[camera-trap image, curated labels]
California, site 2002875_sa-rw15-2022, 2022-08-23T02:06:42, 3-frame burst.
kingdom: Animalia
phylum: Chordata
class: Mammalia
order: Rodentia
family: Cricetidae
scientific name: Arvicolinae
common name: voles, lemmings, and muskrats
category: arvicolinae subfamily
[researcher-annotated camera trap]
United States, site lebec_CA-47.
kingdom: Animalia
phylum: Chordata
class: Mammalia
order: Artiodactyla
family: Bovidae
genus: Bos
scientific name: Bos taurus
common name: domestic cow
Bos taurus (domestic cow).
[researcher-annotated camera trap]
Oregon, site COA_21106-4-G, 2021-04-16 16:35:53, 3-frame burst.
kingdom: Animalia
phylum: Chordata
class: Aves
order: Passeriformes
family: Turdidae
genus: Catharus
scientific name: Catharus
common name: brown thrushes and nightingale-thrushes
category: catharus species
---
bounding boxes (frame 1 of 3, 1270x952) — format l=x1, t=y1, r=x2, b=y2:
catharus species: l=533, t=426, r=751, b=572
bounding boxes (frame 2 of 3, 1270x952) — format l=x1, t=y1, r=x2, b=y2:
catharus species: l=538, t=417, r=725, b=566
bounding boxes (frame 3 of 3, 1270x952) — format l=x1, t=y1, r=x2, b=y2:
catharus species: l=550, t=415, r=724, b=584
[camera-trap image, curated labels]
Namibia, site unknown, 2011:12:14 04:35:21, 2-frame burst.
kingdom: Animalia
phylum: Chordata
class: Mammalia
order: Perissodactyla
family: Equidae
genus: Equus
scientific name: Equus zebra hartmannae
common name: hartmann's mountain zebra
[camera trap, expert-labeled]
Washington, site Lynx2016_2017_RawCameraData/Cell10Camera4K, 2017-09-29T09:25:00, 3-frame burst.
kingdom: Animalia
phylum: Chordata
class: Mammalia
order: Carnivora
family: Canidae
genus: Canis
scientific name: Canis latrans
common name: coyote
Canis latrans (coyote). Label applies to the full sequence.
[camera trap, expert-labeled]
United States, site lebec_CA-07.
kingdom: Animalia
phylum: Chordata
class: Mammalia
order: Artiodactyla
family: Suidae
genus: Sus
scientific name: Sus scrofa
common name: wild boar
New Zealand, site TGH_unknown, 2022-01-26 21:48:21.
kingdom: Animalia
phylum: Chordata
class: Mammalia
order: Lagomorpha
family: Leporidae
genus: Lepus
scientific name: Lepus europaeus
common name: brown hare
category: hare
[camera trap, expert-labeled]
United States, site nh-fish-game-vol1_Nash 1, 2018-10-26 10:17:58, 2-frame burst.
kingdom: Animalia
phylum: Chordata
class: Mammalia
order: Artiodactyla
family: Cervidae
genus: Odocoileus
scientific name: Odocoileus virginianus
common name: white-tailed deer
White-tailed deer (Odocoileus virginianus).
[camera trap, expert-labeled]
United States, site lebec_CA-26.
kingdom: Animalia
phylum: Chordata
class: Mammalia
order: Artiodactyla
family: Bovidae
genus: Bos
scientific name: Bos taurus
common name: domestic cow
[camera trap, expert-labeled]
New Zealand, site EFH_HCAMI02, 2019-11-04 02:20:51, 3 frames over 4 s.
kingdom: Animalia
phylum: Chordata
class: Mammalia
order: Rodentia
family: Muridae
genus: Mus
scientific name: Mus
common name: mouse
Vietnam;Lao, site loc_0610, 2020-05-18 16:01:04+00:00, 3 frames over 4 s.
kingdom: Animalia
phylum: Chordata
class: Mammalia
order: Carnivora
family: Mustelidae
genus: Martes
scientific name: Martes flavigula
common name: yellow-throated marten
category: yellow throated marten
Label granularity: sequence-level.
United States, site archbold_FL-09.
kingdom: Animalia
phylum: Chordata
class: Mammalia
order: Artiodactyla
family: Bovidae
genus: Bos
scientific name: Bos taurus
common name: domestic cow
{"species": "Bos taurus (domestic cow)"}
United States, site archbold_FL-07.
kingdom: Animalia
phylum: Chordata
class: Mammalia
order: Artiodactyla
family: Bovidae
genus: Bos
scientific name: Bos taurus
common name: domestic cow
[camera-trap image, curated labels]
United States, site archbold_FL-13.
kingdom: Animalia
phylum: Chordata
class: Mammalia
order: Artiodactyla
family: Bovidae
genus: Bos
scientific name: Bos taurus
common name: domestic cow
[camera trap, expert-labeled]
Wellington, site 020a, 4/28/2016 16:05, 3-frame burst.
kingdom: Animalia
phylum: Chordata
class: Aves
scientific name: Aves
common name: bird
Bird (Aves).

--- What is needed ---
An exact reproduction of the listing is required, covering every entry.

--- Solution to this problem ---
[camera-trap image, curated labels]
California, site 2002875_sa-rw15-2022, 2022-08-23T02:06:42, 3-frame burst.
kingdom: Animalia
phylum: Chordata
class: Mammalia
order: Rodentia
family: Cricetidae
scientific name: Arvicolinae
common name: voles, lemmings, and muskrats
category: arvicolinae subfamily
[researcher-annotated camera trap]
United States, site lebec_CA-47.
kingdom: Animalia
phylum: Chordata
class: Mammalia
order: Artiodactyla
family: Bovidae
genus: Bos
scientific name: Bos taurus
common name: domestic cow
Bos taurus (domestic cow).
[researcher-annotated camera trap]
Oregon, site COA_21106-4-G, 2021-04-16 16:35:53, 3-frame burst.
kingdom: Animalia
phylum: Chordata
class: Aves
order: Passeriformes
family: Turdidae
genus: Catharus
scientific name: Catharus
common name: brown thrushes and nightingale-thrushes
category: catharus species
---
bounding boxes (frame 1 of 3, 1270x952) — format l=x1, t=y1, r=x2, b=y2:
catharus species: l=533, t=426, r=751, b=572
bounding boxes (frame 2 of 3, 1270x952) — format l=x1, t=y1, r=x2, b=y2:
catharus species: l=538, t=417, r=725, b=566
bounding boxes (frame 3 of 3, 1270x952) — format l=x1, t=y1, r=x2, b=y2:
catharus species: l=550, t=415, r=724, b=584
[camera-trap image, curated labels]
Namibia, site unknown, 2011:12:14 04:35:21, 2-frame burst.
kingdom: Animalia
phylum: Chordata
class: Mammalia
order: Perissodactyla
family: Equidae
genus: Equus
scientific name: Equus zebra hartmannae
common name: hartmann's mountain zebra
[camera trap, expert-labeled]
Washington, site Lynx2016_2017_RawCameraData/Cell10Camera4K, 2017-09-29T09:25:00, 3-frame burst.
kingdom: Animalia
phylum: Chordata
class: Mammalia
order: Carnivora
family: Canidae
genus: Canis
scientific name: Canis latrans
common name: coyote
Canis latrans (coyote). Label applies to the full sequence.
[camera trap, expert-labeled]
United States, site lebec_CA-07.
kingdom: Animalia
phylum: Chordata
class: Mammalia
order: Artiodactyla
family: Suidae
genus: Sus
scientific name: Sus scrofa
common name: wild boar
New Zealand, site TGH_unknown, 2022-01-26 21:48:21.
kingdom: Animalia
phylum: Chordata
class: Mammalia
order: Lagomorpha
family: Leporidae
genus: Lepus
scientific name: Lepus europaeus
common name: brown hare
category: hare
[camera trap, expert-labeled]
United States, site nh-fish-game-vol1_Nash 1, 2018-10-26 10:17:58, 2-frame burst.
kingdom: Animalia
phylum: Chordata
class: Mammalia
order: Artiodactyla
family: Cervidae
genus: Odocoileus
scientific name: Odocoileus virginianus
common name: white-tailed deer
White-tailed deer (Odocoileus virginianus).
[camera trap, expert-labeled]
United States, site lebec_CA-26.
kingdom: Animalia
phylum: Chordata
class: Mammalia
order: Artiodactyla
family: Bovidae
genus: Bos
scientific name: Bos taurus
common name: domestic cow
[camera trap, expert-labeled]
New Zealand, site EFH_HCAMI02, 2019-11-04 02:20:51, 3 frames over 4 s.
kingdom: Animalia
phylum: Chordata
class: Mammalia
order: Rodentia
family: Muridae
genus: Mus
scientific name: Mus
common name: mouse
Vietnam;Lao, site loc_0610, 2020-05-18 16:01:04+00:00, 3 frames over 4 s.
kingdom: Animalia
phylum: Chordata
class: Mammalia
order: Carnivora
family: Mustelidae
genus: Martes
scientific name: Martes flavigula
common name: yellow-throated marten
category: yellow throated marten
Label granularity: sequence-level.
United States, site archbold_FL-09.
kingdom: Animalia
phylum: Chordata
class: Mammalia
order: Artiodactyla
family: Bovidae
genus: Bos
scientific name: Bos taurus
common name: domestic cow
{"species": "Bos taurus (domestic cow)"}
United States, site archbold_FL-07.
kingdom: Animalia
phylum: Chordata
class: Mammalia
order: Artiodactyla
family: Bovidae
genus: Bos
scientific name: Bos taurus
common name: domestic cow
[camera-trap image, curated labels]
United States, site archbold_FL-13.
kingdom: Animalia
phylum: Chordata
class: Mammalia
order: Artiodactyla
family: Bovidae
genus: Bos
scientific name: Bos taurus
common name: domestic cow
[camera trap, expert-labeled]
Wellington, site 020a, 4/28/2016 16:05, 3-frame burst.
kingdom: Animalia
phylum: Chordata
class: Aves
scientific name: Aves
common name: bird
Bird (Aves).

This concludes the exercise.